Birmingham Civil Rights Institute back on track financially after struggling the past few years
BIRMINGHAM, Ala. (WBRC) - The Birmingham Civil Rights Institute, a place reminding visitors of the city’s pivotal role in the civil rights movement, is now healthy again financially, according to institute president and CEO DeJuana Thompson.
BCRI has raised $2.4 million on the heels of its 30th anniversary.
“That budget is being raised through grants, private donors, membership, and programming. The city is also a great economic partner to the institute,” Thompson said.
In 2020, BCRI faced a projected six-figure deficit. The pandemic only adding to its struggles. A year ago, Thompson was named interim president and vowed to get things back on track. Wednesday, the board of directors named Thompson as the institute’s permanent leader.
“Even now while I’m honored to really hold, I guess be vested in the title, it really was and is about the work. I felt like there was an opportunity for me to make a difference within this space that has made a difference for so many,” Thompson said.

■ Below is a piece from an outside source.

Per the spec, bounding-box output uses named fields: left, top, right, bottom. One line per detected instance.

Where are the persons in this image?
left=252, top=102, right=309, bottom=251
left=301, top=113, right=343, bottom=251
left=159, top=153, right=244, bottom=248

Thompson tells us she and her team have a lot planned for the BCRI including bringing it more into the 21st century with technology to inspire the next generation of activists.
“We want them to experience the history and the current opportunities with the best technology and advancement that they can so that engagement is at a level that is excellent and complimentary to all the other high level advancements that are happening around the city,” Thompson said.
Thompson says another goal is keeping things current inside the BCRI with issues in today’s society.
The BCRI also has new board members and staff all working together, they say, to make the institute a place to really invest in.